COMPLETE THE FOLLOWING:
**1)** In the postgame show sketch, why does Howie Long say he is the smart one? Answer in one sentence.
**2)** Write the next few lines of the postgame show sketch, continuing after its last line.

TEXT:
** begin **

Kurt Manaphy… Kenan Thompson
Howie Long… Mikey Day
Jimmy Johnson… James Austin Johnson
Michael Strahan… Devon Walker
Terry Bradshaw… Molly Kearney
George Santos… Bowen Yang
Pam Oliver… Ego Nwodim
Kurt Manaphy: Hello, folks. Alright. You’re watching the NFL on Fox postgame show. Boy, was at an incredible matchup between the Eagles and Giants that ended 12 seconds ago. South Philadelphia has been set on fire which means the Eagles lost or won. I’m Kurt Manaphy joined as always by Howie Long.
Howie Long: I have the glasses so I am the smart one.
Kurt Manaphy: Hall of Fame Cowboy’s coach, Jimmy Johnson.
Jimmy Johnson: Oh wait, I was so excited, I didn’t even need to take ExTenz.
Kurt Manaphy: New York Giants legend who I know was rooting for his former team tonight, Michael Strahan.

** end **

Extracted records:
** begin **

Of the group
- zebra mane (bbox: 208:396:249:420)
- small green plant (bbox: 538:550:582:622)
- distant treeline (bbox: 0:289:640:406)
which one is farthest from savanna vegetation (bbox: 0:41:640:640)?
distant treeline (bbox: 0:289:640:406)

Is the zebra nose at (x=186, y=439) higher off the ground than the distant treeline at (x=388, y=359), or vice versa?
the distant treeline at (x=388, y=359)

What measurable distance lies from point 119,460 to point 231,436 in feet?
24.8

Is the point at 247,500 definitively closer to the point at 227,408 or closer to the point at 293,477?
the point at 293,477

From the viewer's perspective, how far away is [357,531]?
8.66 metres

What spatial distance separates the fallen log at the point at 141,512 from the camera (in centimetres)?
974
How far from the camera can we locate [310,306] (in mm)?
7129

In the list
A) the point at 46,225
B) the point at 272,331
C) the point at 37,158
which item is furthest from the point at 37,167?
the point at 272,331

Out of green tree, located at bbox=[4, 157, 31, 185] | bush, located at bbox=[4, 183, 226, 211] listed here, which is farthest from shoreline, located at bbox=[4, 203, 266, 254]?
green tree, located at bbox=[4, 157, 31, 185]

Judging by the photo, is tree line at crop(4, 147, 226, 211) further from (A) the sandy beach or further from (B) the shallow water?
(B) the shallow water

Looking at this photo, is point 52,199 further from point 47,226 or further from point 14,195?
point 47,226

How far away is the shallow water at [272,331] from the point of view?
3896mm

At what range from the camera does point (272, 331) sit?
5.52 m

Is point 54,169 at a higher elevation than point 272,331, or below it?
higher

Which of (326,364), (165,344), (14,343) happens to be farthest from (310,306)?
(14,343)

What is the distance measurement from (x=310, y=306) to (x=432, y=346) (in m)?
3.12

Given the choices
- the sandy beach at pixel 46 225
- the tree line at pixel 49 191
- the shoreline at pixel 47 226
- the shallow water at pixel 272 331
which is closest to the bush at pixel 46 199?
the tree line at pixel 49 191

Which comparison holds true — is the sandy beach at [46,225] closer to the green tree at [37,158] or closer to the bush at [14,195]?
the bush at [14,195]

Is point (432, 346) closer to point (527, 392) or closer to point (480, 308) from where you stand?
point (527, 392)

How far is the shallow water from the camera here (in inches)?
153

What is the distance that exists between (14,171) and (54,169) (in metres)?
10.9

** end **

ANSWER SET:
**1)** Howie Long says he is the smart one because he has the glasses.

**2)**
Michael Strahan: Yeah. That game was surprising, scintillating, sensational, stupendous and even scrumpdumliuncious, yeah. I am so proud of my Giants even though they lost by 31 points in humiliated fashion.
Kurt Manaphy: And finally Steelers legend in the white Charles Barkley, Terry Bradshaw.
Terry Bradshaw: Whoo! That game was a stinker. I gave him way more lopsided than my grandma’s chest.
Howie Long: Good to know. And Terry, just wanted to check, you know we have someone available on set who can comb your hair, right?
Terry Bradshaw: Only they can catch me first.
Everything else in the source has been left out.